Он радостно засмеялся.
— Знаете, до того хорошо! Просто никогда мне так хорошо не было. А уж как я боялся…
Подействовало! Мы приготовились внимательно слушать. Но сердце у меня колотилось. А вдруг он все-таки ничего не скажет? Может быть, ему просто нечего скрывать. Или он заранее решил говорить только о пустяках. Как я смогу тогда убедить Риссена и, главное, себя самого? Теория остается теорией, пока она не проверена на практике. А что, если я вообще ошибся?

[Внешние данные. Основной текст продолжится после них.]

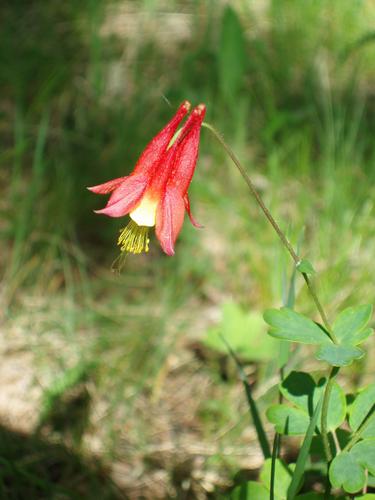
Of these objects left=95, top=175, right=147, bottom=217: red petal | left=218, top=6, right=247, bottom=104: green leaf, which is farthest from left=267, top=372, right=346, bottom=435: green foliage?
left=218, top=6, right=247, bottom=104: green leaf

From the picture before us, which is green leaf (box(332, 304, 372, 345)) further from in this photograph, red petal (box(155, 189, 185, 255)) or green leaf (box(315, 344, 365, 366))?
red petal (box(155, 189, 185, 255))

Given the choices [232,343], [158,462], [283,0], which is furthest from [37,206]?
[283,0]

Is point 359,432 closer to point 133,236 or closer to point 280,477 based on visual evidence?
point 280,477

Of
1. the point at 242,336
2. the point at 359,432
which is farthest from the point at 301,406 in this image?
the point at 242,336

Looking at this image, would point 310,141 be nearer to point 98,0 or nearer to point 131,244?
point 98,0

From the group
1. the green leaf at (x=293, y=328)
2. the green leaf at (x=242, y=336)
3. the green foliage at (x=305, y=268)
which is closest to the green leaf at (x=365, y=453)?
the green leaf at (x=293, y=328)

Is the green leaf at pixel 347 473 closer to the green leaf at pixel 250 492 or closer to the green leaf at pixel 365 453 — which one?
the green leaf at pixel 365 453
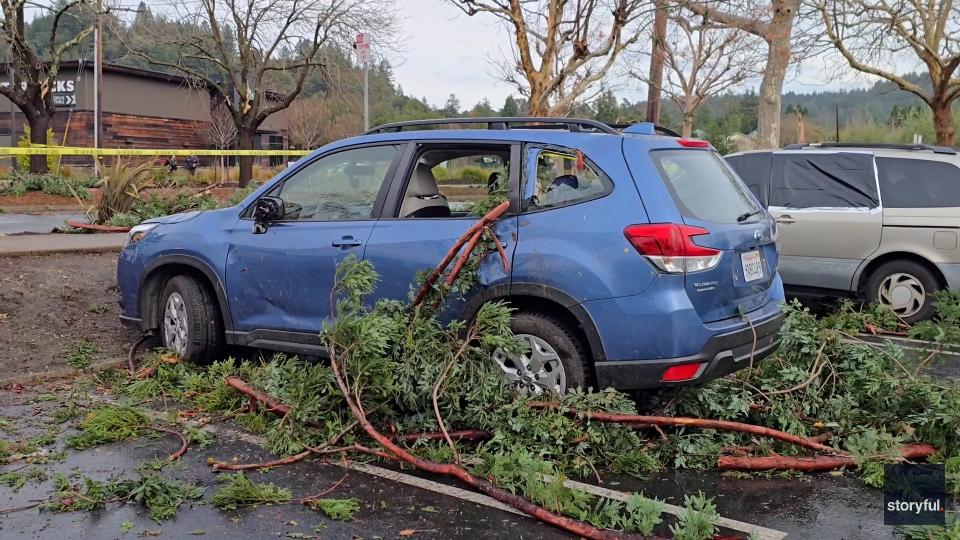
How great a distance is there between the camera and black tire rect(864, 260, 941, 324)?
865 centimetres

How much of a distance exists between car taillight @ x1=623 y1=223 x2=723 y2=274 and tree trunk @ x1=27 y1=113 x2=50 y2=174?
26.4 m

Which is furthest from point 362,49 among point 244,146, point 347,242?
point 244,146

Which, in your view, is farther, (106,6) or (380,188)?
(106,6)

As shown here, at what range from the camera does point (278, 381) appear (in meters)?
5.45

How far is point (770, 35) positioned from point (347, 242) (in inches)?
598

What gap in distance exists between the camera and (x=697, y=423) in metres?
4.83

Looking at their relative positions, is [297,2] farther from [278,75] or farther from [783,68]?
[783,68]

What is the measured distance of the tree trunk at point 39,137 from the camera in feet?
88.8

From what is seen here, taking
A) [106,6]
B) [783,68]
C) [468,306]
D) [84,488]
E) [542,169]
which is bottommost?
[84,488]

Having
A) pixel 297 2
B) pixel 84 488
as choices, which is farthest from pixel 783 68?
pixel 84 488

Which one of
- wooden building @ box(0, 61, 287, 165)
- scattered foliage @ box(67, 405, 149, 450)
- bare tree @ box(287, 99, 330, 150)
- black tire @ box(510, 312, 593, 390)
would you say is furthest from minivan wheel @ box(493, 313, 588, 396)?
bare tree @ box(287, 99, 330, 150)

И тут вдруг случилось нечто совершенно неожиданное. Испытуемый, этот высокий, крупный мужчина, начал жалко всхлипывать. Он сполз вниз и, безвольно повиснув на подлокотниках кресла, стал с протяжными стонами раскачиваться взад и вперед. От стыда за него я буквально не знал, куда деваться. Но Риссен, нужно признать, вел себя великолепно. Не сомневаюсь, что ему тоже было неловко, но он ничем этого не выдал.
Так прошло несколько минут. Меня по-прежнему душил стыд, словно это я был виновником позорной сцены. Но откуда мне знать, что там за душой у этих жертв-добровольцев! Хотя фактически испытуемые занимали по отношению к нам подчиненное положение, ни я, ни кто-либо другой из нашей лаборатории не мог считаться их начальством — у них был свой центр, откуда их направляли в разные учреждения.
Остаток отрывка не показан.